Anyone else kinda wierded out by the mentions of death farms? Not just because they are so awful, to the point i think it will make my players defect to another country, but because they just don't make sense, humans are terrible livestock.

Take Greydirge. Population 9400, 75% undead. If only half of those undead are meat eaters and eat a pound of human a day, that's 1.75 tons of meat a day. assuming 200 lbs/human, that's 6400 people/year. since humans mature slowly, that means there are at least 6400*18, 115,000 people in these death farms in the countryside, just to feed Greydirge alone.

I think i'm just going to have them farm pigs instead. Ghouls can eat pig right? It just makes more sense than adding in millions of people as chattal to Geb, which kinda flies in the face of the Dead Laws as presented.

Honestly I totally disagree, and am somewhat disappointed the AP doesn't play up the evilness inherent in a nation ruled by Undead.

In my version of Geb, the quick are tolerated as they are seen as necessary but they are largely seens as animals by the undead and not respected. Most quick aspire to escape Gaal, or to have the honor to be risen as undead.

The campaign started with a zombie NPC who works for Berhline, they have need for "the human touch" when interacting with humans. This zombie NPC is always dismissive to the quick, and said to the PCs they would be happier on the humans farms, since many of the livestock are charmed, "you would be happy, in fields, mating with the other animals, it might be years before you were farmed for meat, wouldnt that be better for you? ". As for the efficiency of human meat, it is simple enough to say that many undead prefer human meat to animal meat (this is common in vampire lore.)

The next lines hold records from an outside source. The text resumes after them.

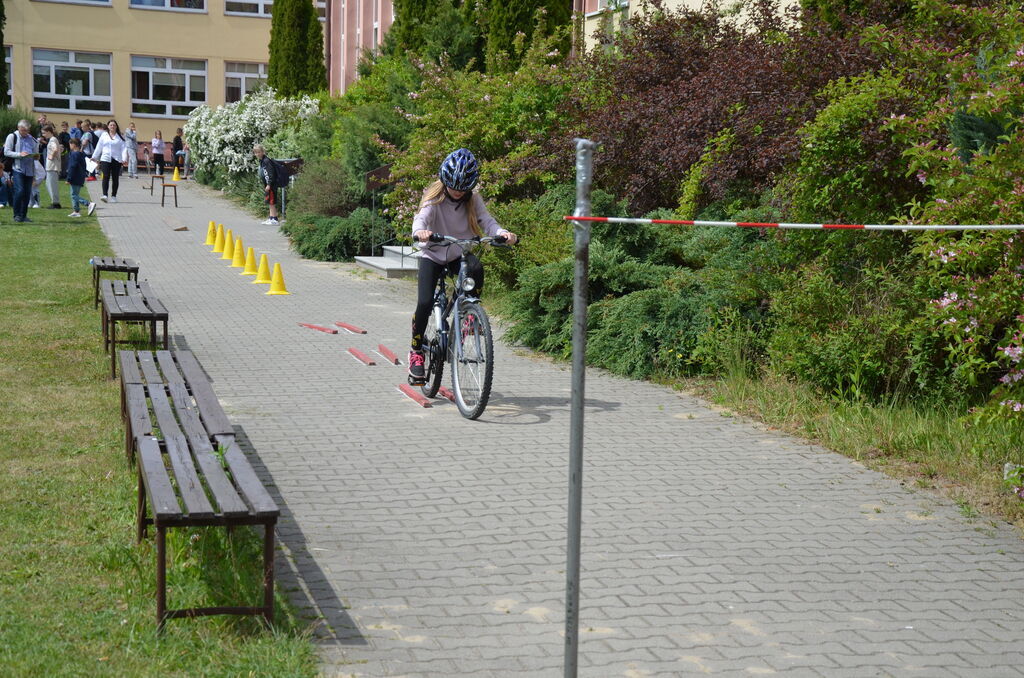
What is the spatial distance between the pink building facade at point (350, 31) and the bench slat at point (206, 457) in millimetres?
32502

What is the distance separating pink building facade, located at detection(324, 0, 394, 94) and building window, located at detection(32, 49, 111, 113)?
9.20 metres

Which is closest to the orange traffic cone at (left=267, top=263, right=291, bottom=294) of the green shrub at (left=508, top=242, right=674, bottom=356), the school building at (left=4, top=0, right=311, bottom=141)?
the green shrub at (left=508, top=242, right=674, bottom=356)

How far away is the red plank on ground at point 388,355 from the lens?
1066cm

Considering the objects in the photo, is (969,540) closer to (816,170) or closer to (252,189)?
(816,170)

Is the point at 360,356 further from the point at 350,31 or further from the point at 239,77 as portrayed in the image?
the point at 239,77

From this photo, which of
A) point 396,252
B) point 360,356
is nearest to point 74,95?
point 396,252

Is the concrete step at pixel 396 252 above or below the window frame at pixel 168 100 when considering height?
below

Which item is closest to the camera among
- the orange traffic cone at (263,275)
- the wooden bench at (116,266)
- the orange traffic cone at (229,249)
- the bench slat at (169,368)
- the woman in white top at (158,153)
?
the bench slat at (169,368)

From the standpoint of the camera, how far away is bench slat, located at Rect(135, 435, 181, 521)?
4424mm

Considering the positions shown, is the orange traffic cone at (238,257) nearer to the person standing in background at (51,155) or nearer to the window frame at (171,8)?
the person standing in background at (51,155)

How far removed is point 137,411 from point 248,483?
1568 millimetres

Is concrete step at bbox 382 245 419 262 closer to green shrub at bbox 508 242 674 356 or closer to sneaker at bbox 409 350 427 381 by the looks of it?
green shrub at bbox 508 242 674 356

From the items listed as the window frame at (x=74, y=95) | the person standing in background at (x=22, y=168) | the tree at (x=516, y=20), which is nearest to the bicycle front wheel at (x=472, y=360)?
the tree at (x=516, y=20)

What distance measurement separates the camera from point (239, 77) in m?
52.0
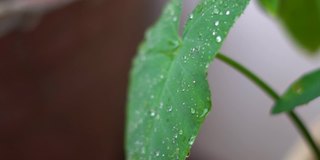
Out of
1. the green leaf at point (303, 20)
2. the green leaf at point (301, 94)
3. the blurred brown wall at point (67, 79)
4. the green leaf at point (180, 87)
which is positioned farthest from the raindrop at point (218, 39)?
the blurred brown wall at point (67, 79)

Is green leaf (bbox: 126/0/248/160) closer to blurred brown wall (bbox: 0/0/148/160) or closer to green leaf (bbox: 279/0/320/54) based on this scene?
green leaf (bbox: 279/0/320/54)

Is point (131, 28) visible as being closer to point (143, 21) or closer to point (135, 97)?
point (143, 21)

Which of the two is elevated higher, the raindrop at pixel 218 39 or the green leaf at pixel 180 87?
the raindrop at pixel 218 39

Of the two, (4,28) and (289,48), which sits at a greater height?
(289,48)

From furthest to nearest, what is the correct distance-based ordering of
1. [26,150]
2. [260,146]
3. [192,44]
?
[260,146] < [26,150] < [192,44]

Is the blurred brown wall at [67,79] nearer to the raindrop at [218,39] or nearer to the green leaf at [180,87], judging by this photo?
the green leaf at [180,87]

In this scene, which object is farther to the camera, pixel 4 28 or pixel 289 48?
pixel 289 48

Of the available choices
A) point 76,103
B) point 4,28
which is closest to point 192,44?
point 4,28
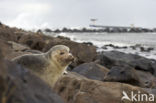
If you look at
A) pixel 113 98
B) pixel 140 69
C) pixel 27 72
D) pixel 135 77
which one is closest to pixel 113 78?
pixel 135 77

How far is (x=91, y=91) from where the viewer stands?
Answer: 19.6ft

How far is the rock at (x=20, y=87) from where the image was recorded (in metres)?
2.26

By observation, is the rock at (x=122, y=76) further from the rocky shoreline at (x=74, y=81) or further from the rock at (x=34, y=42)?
the rock at (x=34, y=42)

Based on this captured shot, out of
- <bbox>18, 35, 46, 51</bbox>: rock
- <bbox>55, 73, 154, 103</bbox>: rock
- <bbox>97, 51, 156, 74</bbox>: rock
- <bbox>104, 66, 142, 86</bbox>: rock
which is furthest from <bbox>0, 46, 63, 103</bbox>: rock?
<bbox>18, 35, 46, 51</bbox>: rock

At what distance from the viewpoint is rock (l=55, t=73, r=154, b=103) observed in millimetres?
5820

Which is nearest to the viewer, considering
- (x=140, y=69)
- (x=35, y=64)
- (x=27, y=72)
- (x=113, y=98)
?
(x=27, y=72)

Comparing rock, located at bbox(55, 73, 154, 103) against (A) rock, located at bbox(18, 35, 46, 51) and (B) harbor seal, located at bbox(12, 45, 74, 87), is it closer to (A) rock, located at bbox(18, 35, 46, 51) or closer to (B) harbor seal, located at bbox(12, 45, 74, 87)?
(B) harbor seal, located at bbox(12, 45, 74, 87)

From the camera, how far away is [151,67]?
1420 centimetres

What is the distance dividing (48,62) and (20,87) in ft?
8.48

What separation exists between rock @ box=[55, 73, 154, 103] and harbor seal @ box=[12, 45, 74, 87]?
0.84 metres

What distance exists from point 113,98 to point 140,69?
27.7ft

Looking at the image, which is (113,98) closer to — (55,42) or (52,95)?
(52,95)

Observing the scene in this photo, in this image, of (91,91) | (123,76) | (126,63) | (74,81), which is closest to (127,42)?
(126,63)

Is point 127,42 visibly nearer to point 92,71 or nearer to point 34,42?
point 34,42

I believe in the Impossible Lands book, it specifically mentions that some undead prefer "free range" human meat, so the livestock are charmed to run the fields but not escape, rather then being locked up in pens. My pcs will definitely have a reason to visit this farm.

Of course I am running the AP more free flow, I expect the PCs will eventually consider overthrowing Geb, or escaping to Nex. I dont see how the poisoning plot would be interesting enough to keep PCs going for 20 levels, but perhaps it will. We are starting book 2 soon.